La firma está presionando, con el respaldo político del PNV, para tratar de modificar este crédito, aunque parte de su plantilla denuncia la mala gestión que se ha hecho de estos fondos y que esta modificación no servirá para salvar el negocio, teniendo en cuenta además que se trataría de una nueva ayuda pública cuando la primera no cumplió su objetivo —fortalecer la acería que hoy tiene planeado su cierre— ni se ha llegado a detallar a qué se destinó. La compañía sostiene que toda la información ha sido remitida tanto a la SEPI como facilitada en las juntas, y que publica sus cuentas, incluyendo la situación de las deudas bajo los requisitos a los que están sometidas las cotizadas. Sostienen que las inversiones y los ajustes de plantilla son para salvar a la empresa en un contexto en que el préstamo de la sociedad pública la está «ahogando» financieramente, de forma que piden una «renegociación financiera» que permita «relanzar el proyecto industrial».

El PNV reclamó este miércoles en el Congreso a Pedro Sánchez que permitiera una reestructuración en este sentido. La propuesta de los nacionalistas vascos para instar al Gobierno a valorar esta opción o una revisión de las condiciones financieras prosperó este jueves, aunque con el voto en contra del PSOE. Varias fuentes consultadas se muestran críticas con esta situación, manifestando que este rescate tenía que servir para potenciar la acería que ahora se pretende cerrar y sacar una línea de acero inoxidable que «no llegó a arrancar».
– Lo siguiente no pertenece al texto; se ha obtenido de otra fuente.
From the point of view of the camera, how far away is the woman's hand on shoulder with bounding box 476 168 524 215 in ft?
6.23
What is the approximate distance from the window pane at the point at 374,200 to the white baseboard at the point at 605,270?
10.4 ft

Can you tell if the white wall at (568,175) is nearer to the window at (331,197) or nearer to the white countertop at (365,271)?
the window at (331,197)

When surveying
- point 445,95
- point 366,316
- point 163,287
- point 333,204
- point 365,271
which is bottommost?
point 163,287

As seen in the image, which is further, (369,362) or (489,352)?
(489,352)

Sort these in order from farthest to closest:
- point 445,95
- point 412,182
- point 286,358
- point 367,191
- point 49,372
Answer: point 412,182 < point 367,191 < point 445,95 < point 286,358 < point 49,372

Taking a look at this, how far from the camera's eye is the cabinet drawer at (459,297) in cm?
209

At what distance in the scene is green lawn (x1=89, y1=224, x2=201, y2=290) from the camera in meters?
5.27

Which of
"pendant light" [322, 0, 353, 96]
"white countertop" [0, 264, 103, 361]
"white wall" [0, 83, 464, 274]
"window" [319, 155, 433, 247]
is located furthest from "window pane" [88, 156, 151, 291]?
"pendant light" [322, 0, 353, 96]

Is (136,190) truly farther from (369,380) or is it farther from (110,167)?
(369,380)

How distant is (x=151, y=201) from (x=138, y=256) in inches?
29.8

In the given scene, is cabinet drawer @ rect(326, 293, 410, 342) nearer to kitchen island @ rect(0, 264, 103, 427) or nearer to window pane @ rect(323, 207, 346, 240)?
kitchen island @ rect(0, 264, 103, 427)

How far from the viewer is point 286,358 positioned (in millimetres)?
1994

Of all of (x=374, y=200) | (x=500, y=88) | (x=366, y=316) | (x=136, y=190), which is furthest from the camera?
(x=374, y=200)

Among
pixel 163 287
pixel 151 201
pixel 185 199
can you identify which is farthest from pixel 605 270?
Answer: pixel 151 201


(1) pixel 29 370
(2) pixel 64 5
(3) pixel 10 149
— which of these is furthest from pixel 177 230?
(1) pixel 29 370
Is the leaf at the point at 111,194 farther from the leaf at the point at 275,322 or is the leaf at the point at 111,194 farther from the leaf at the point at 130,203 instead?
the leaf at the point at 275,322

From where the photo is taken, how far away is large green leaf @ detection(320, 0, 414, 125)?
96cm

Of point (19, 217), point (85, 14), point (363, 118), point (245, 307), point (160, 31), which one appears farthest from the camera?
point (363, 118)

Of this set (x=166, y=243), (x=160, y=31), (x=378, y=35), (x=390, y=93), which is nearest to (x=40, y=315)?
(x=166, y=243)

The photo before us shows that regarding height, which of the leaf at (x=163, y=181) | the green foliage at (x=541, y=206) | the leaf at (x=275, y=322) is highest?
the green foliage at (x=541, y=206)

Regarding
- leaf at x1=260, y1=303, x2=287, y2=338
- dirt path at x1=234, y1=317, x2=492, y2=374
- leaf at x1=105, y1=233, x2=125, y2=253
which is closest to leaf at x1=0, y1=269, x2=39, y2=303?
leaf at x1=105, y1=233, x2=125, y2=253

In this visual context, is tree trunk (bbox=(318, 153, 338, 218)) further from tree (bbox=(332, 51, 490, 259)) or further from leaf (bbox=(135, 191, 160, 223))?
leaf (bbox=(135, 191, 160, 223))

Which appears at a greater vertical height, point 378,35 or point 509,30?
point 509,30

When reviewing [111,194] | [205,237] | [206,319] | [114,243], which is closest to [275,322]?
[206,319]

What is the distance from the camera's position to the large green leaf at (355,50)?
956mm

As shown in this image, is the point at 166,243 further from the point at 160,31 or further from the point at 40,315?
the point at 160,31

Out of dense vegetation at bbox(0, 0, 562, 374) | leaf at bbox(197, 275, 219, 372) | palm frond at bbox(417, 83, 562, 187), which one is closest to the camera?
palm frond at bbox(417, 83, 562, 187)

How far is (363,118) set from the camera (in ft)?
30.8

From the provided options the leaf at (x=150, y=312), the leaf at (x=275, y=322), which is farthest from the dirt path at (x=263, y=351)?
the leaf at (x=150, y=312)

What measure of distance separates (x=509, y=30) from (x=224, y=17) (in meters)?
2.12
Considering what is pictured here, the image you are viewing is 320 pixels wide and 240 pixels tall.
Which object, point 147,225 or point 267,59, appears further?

Estas tesis sostienen que el desembarco de la SEPI solo sirvió para sustituir deuda privada por pública y que «no se han cumplido» los objetivos de inversión marcados en 60 millones de euros de este crédito, entre los cuales 22 millones eran para la acería y para la que «la mitad de los objetivos no se han cumplido o se han cumplido con inversiones sin acabar». Una de las claves era el proceso AOD, que aspiraba a diversificar el producto con aceros especiales y de alto valor añadido, con menor coste de producción.

En este contexto, se han extendido las sospechas sobre la posibilidad de que los planes de la empresa pasen realmente no tanto por buscar una reestructuración de la deuda, sino más bien por una quita o condonación parcial, con otra parte de refinanciación. Se trataría de «otra inyección de dinero público», cosa que «el PNV, el PSOE y el resto de partidos saben de sobra».

Los representantes de los trabajadores de la empresa —que presentará previsiblemente este viernes sus cuentas tras publicar un avance de pérdidas poco antes de presentar el ERE— no han recibido por ahora respuesta del Gobierno vasco en su intento de agendar un encuentro. Algunos empleados se declaran «rehenes» de quienes intentan conseguir este acuerdo de refinanciación y recuerdan que, si no se paga la deuda, la SEPI podría entrar en el capital de la empresa, pero prefiere evitar esta opción.

La semana pasada, el ministro de Industria y Turismo, Jordi Hereu, ofreció la «mano tendida» del Gobierno a Tubos Reunidos para salir de la crisis con un «proyecto viable», pero reclamó a la empresa el «liderazgo» en la solución. En respuesta a una pregunta del Grupo Parlamentario Vasco en el Senado, se mostró partidario de construir entre el Gobierno de España, el Gobierno vasco y otras administraciones, y en diálogo con trabajadores y la empresa, un «modelo de viabilidad».

Defendió así que «solo desde el esfuerzo conjunto» se puede superar esta fase de crisis de una empresa en un sector estratégico, con el objetivo de «minimizar el impacto negativo y marcar una línea estratégica claramente de futuro». Aseguró que el proyecto empresarial «tiene futuro», aunque «evidentemente» es necesario tratar el tema de la deuda. «Ponemos a disposición todas las medidas de política industrial desde el ministerio», dijo, pero en base a «un plan de viabilidad que garantice el futuro de esta empresa», que a su juicio «debe reformular la estrategia».